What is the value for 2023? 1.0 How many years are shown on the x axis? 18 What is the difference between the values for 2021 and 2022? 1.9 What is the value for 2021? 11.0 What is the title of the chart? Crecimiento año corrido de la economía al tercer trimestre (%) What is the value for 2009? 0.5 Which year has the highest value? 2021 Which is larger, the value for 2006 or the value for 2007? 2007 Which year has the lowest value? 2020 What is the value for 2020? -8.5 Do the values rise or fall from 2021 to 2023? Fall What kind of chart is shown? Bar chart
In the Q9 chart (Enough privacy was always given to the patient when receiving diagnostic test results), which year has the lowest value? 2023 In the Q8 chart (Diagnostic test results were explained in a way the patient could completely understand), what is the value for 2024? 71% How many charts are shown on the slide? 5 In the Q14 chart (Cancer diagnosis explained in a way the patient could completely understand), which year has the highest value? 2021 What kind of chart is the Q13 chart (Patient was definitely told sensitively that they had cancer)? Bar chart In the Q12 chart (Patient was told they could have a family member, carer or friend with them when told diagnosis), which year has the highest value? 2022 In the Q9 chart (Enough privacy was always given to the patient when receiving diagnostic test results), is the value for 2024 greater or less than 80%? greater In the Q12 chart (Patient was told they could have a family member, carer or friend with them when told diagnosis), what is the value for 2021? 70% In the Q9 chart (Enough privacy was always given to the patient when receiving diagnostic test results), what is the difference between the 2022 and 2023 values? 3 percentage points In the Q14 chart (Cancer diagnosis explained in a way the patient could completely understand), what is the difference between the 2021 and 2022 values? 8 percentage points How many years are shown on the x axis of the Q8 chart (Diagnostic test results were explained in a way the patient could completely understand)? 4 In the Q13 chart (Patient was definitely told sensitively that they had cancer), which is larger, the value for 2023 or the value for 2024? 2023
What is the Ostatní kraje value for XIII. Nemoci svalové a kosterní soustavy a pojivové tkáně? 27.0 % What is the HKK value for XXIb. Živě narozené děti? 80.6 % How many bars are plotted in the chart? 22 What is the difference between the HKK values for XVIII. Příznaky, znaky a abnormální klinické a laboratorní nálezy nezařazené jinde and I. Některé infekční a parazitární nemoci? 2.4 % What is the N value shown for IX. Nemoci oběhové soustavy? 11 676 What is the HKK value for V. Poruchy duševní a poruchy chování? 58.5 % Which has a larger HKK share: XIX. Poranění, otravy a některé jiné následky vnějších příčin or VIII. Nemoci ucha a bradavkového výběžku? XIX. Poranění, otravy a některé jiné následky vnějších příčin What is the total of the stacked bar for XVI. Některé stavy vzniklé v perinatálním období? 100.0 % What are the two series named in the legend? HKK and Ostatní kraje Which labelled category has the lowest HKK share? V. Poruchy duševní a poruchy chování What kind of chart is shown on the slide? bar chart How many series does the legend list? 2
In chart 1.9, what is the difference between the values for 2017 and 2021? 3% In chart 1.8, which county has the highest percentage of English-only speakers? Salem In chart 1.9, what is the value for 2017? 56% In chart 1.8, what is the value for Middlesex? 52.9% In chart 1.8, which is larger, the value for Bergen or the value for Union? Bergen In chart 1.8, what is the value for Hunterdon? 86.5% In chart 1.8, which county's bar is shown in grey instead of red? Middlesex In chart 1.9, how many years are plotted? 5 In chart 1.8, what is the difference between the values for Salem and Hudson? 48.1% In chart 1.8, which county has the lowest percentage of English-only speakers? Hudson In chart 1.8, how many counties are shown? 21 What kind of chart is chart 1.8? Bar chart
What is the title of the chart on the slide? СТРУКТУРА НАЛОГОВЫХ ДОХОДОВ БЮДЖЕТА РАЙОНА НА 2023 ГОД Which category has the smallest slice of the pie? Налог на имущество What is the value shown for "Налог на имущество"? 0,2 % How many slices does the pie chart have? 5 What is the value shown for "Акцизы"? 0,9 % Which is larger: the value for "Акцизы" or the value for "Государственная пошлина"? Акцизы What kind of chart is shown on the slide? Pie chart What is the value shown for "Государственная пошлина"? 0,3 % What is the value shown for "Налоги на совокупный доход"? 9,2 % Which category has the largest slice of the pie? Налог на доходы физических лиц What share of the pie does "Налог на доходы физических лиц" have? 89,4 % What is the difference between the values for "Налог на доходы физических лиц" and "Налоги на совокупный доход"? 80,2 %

________________________

• [TASK OBJECTIVE]: Reproduce all five records above verbatim, keeping each on its own line.

• [OUTPUT FOR THIS TASK]:
What is the value for 2023? 1.0 How many years are shown on the x axis? 18 What is the difference between the values for 2021 and 2022? 1.9 What is the value for 2021? 11.0 What is the title of the chart? Crecimiento año corrido de la economía al tercer trimestre (%) What is the value for 2009? 0.5 Which year has the highest value? 2021 Which is larger, the value for 2006 or the value for 2007? 2007 Which year has the lowest value? 2020 What is the value for 2020? -8.5 Do the values rise or fall from 2021 to 2023? Fall What kind of chart is shown? Bar chart
In the Q9 chart (Enough privacy was always given to the patient when receiving diagnostic test results), which year has the lowest value? 2023 In the Q8 chart (Diagnostic test results were explained in a way the patient could completely understand), what is the value for 2024? 71% How many charts are shown on the slide? 5 In the Q14 chart (Cancer diagnosis explained in a way the patient could completely understand), which year has the highest value? 2021 What kind of chart is the Q13 chart (Patient was definitely told sensitively that they had cancer)? Bar chart In the Q12 chart (Patient was told they could have a family member, carer or friend with them when told diagnosis), which year has the highest value? 2022 In the Q9 chart (Enough privacy was always given to the patient when receiving diagnostic test results), is the value for 2024 greater or less than 80%? greater In the Q12 chart (Patient was told they could have a family member, carer or friend with them when told diagnosis), what is the value for 2021? 70% In the Q9 chart (Enough privacy was always given to the patient when receiving diagnostic test results), what is the difference between the 2022 and 2023 values? 3 percentage points In the Q14 chart (Cancer diagnosis explained in a way the patient could completely understand), what is the difference between the 2021 and 2022 values? 8 percentage points How many years are shown on the x axis of the Q8 chart (Diagnostic test results were explained in a way the patient could completely understand)? 4 In the Q13 chart (Patient was definitely told sensitively that they had cancer), which is larger, the value for 2023 or the value for 2024? 2023
What is the Ostatní kraje value for XIII. Nemoci svalové a kosterní soustavy a pojivové tkáně? 27.0 % What is the HKK value for XXIb. Živě narozené děti? 80.6 % How many bars are plotted in the chart? 22 What is the difference between the HKK values for XVIII. Příznaky, znaky a abnormální klinické a laboratorní nálezy nezařazené jinde and I. Některé infekční a parazitární nemoci? 2.4 % What is the N value shown for IX. Nemoci oběhové soustavy? 11 676 What is the HKK value for V. Poruchy duševní a poruchy chování? 58.5 % Which has a larger HKK share: XIX. Poranění, otravy a některé jiné následky vnějších příčin or VIII. Nemoci ucha a bradavkového výběžku? XIX. Poranění, otravy a některé jiné následky vnějších příčin What is the total of the stacked bar for XVI. Některé stavy vzniklé v perinatálním období? 100.0 % What are the two series named in the legend? HKK and Ostatní kraje Which labelled category has the lowest HKK share? V. Poruchy duševní a poruchy chování What kind of chart is shown on the slide? bar chart How many series does the legend list? 2
In chart 1.9, what is the difference between the values for 2017 and 2021? 3% In chart 1.8, which county has the highest percentage of English-only speakers? Salem In chart 1.9, what is the value for 2017? 56% In chart 1.8, what is the value for Middlesex? 52.9% In chart 1.8, which is larger, the value for Bergen or the value for Union? Bergen In chart 1.8, what is the value for Hunterdon? 86.5% In chart 1.8, which county's bar is shown in grey instead of red? Middlesex In chart 1.9, how many years are plotted? 5 In chart 1.8, what is the difference between the values for Salem and Hudson? 48.1% In chart 1.8, which county has the lowest percentage of English-only speakers? Hudson In chart 1.8, how many counties are shown? 21 What kind of chart is chart 1.8? Bar chart
What is the title of the chart on the slide? СТРУКТУРА НАЛОГОВЫХ ДОХОДОВ БЮДЖЕТА РАЙОНА НА 2023 ГОД Which category has the smallest slice of the pie? Налог на имущество What is the value shown for "Налог на имущество"? 0,2 % How many slices does the pie chart have? 5 What is the value shown for "Акцизы"? 0,9 % Which is larger: the value for "Акцизы" or the value for "Государственная пошлина"? Акцизы What kind of chart is shown on the slide? Pie chart What is the value shown for "Государственная пошлина"? 0,3 % What is the value shown for "Налоги на совокупный доход"? 9,2 % Which category has the largest slice of the pie? Налог на доходы физических лиц What share of the pie does "Налог на доходы физических лиц" have? 89,4 % What is the difference between the values for "Налог на доходы физических лиц" and "Налоги на совокупный доход"? 80,2 %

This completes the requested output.